◆ PROBLEM REQUIREMENTS ◆
Only the lines from the line that contains "Cosplay Adult Men" through the final line of the entries below belong in your answer, copied exactly and without pictures.

◆ EXERCISE INPUTS ◆
----------------------------------------

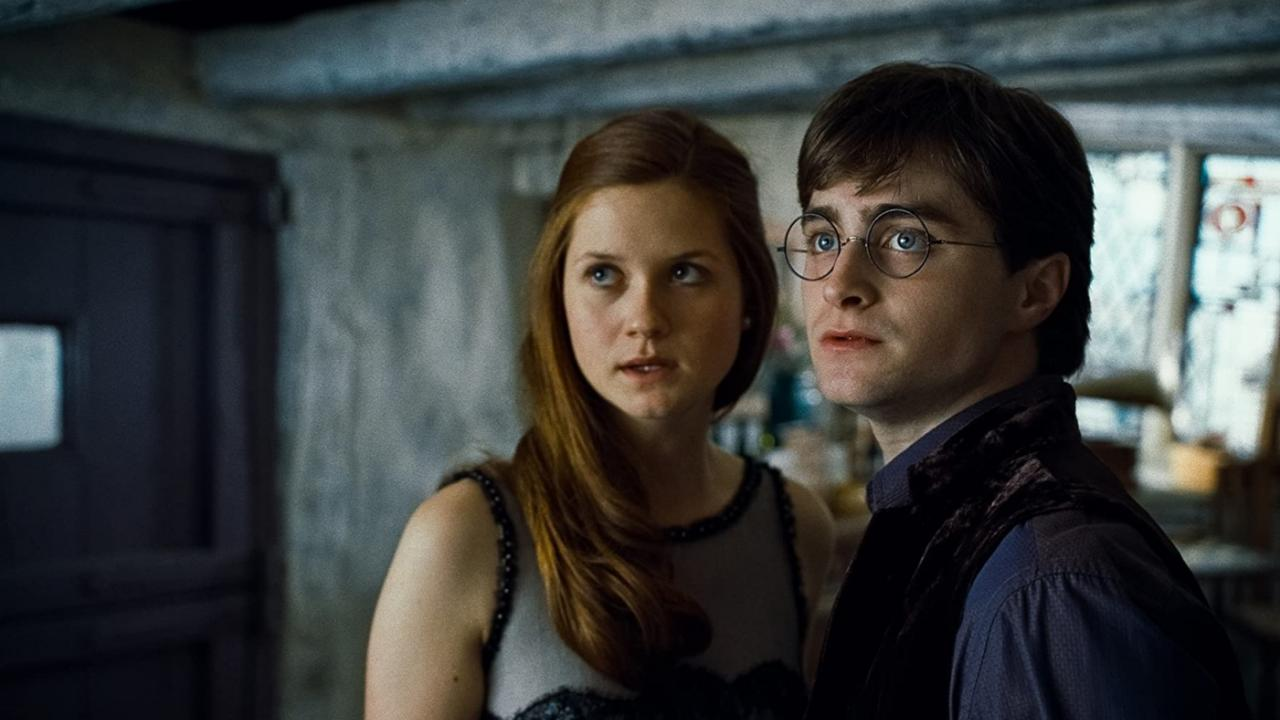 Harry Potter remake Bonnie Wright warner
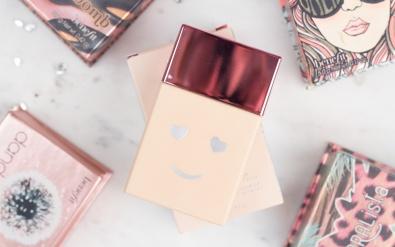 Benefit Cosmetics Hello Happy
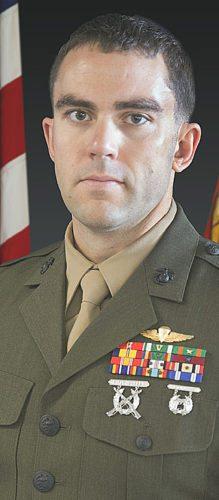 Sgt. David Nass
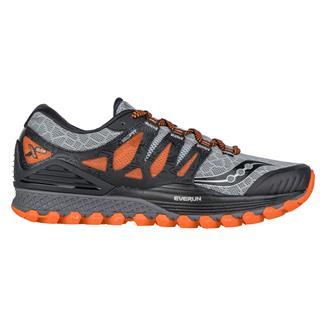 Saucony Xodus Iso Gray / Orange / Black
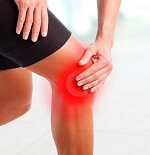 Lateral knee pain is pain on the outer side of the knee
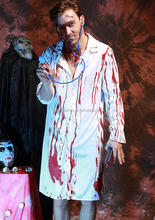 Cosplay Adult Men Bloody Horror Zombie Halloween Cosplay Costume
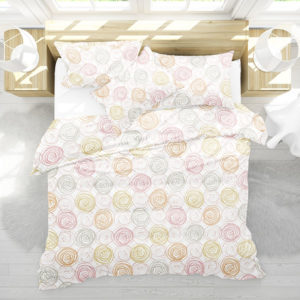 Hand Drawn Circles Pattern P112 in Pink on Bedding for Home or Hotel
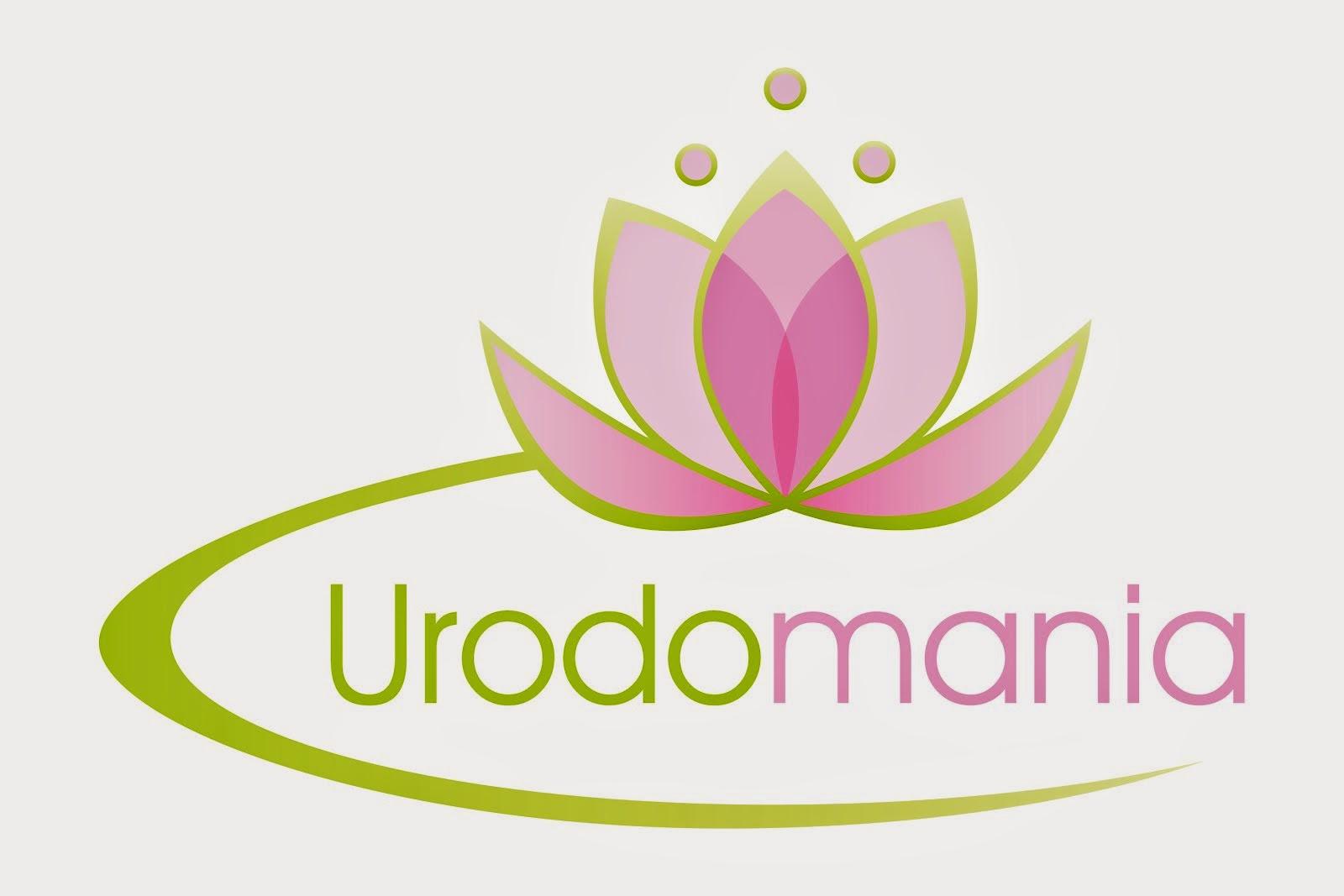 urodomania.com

----------------------------------------

◆ FINISHED EXERCISE ◆
 Cosplay Adult Men Bloody Horror Zombie Halloween Cosplay Costume
 Hand Drawn Circles Pattern P112 in Pink on Bedding for Home or Hotel
 urodomania.com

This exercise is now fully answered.